An excavator knocked several structures yesterday which were once part of the former Beamish and Crawford brewery’s fermentation block.
The structures, located behind the former brewery’s landmark Counting House, have no historical significance.
While there was just one machine on the South Main St site, it is the first sign of physical work on the site.
The work comes almost nine months after Taoiseach Enda Kenny turned the sod in a pre-election ceremony — an event branded a pre-election stunt at the time — and almost two years after €20m of public funding was agreed to get the project off the ground.
Amid mounting concerns over the lack of progress on the site, the developers, BAM, and Housing Minister Simon Coveney, both said in late August that demolition would start within 10 days and that people would soon see physical signs of progress.

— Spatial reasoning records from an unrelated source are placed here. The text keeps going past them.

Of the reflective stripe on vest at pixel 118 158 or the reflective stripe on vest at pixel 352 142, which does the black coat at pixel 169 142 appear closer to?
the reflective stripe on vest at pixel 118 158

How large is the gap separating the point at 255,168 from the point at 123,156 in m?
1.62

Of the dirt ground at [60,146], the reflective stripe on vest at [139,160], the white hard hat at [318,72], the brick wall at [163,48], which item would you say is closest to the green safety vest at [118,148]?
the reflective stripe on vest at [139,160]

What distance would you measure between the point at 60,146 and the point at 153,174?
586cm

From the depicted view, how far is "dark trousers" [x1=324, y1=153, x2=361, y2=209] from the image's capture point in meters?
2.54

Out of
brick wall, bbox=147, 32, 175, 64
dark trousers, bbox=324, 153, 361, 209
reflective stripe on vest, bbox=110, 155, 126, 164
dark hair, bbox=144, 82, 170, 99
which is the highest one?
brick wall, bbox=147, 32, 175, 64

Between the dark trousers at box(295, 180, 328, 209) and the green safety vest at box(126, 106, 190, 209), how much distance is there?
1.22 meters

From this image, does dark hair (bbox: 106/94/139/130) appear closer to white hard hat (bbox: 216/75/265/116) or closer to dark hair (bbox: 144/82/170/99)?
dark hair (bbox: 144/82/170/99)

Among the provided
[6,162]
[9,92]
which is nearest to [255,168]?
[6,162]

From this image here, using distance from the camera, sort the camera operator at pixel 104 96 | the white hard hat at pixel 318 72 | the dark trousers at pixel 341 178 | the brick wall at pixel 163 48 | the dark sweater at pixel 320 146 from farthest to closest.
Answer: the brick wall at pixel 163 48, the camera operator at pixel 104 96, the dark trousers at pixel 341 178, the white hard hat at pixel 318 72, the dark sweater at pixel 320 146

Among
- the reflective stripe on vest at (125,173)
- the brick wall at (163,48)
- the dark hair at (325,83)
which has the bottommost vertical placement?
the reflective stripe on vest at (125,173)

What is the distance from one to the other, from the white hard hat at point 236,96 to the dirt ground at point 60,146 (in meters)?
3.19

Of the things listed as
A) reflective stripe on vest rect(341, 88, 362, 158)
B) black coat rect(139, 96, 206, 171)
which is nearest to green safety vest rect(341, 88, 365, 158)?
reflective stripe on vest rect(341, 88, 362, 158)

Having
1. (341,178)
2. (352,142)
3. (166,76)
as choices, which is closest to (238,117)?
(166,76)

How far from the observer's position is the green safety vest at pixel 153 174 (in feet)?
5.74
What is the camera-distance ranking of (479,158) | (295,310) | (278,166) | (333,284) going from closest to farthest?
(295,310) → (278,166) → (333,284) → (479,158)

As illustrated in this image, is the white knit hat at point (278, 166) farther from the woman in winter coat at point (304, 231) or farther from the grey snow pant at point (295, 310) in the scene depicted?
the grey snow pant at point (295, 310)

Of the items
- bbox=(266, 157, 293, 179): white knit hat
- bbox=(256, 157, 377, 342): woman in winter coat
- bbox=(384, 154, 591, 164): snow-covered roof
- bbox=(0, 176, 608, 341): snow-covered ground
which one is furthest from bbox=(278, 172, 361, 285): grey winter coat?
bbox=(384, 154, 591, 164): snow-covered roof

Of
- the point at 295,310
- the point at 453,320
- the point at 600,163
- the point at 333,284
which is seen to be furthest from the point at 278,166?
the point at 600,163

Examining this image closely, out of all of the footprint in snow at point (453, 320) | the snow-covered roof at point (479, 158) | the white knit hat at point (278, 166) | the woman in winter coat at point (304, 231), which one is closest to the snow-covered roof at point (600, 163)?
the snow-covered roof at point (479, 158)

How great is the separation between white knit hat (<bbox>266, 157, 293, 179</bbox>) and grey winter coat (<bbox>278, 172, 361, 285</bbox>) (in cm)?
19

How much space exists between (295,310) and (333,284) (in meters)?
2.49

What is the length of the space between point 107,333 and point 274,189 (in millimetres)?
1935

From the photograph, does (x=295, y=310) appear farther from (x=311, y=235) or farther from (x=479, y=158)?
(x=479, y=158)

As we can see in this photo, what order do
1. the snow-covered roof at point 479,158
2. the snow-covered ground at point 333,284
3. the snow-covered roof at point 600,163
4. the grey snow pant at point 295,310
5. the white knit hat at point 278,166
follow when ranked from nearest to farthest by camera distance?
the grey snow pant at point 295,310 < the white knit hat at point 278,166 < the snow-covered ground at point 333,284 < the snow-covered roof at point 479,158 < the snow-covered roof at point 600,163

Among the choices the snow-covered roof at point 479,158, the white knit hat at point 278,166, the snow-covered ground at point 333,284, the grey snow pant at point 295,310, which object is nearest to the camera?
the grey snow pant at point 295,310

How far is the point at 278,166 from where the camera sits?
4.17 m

Independent councillor Mick Finn, who said there were fears that this deadline would also be missed, welcomed the start of demolition.
“It’s long overdue and I’m delighted that it’s started,” he said. “The people of Cork were concerned about the delays and the changing timelines, and we feared that this could be another false dawn.
“However, hopefully, the project can now take off like other projects in the city, and people will see a lot of progress in the months ahead.”
However, work on the detailed internal design of the 6,000-seat venue is ongoing. The outcome of this process will inform crucial talks in October aimed at nailing down final costings for the project, which is set to receive up to €20m in public funding — €12m from the government and €8m from Cork City Council.
BAM chief executive Theo Cullinane has accepted that the delay has been frustrating but he said the internal design process has been extremely complex.
“This will be the first time anything like this has been built in Ireland,” he said.
“This is not just going to be a big basketball hall that will host concerts. This will be unique, a bespoke and multi-functional facility that will be able to host a ballet one day, and a rock concert the next day.
“Given the size of the market in the region, the facility has to be designed to be flexible, to facilitate a rapid change-around. That is a complex process and will take time to get right.”
Mr Coveney says the project will be delivered and public funding is secure.
Council chief executive Ann Doherty has also said that the local authority, which oversaw the competitive tendering process for the public funding, will continue to provide whatever support it can to ensure the project is delivered.
Entertainment company Live Nation will operate the venue. However, its target opening date of 2018 is unlikely to be met.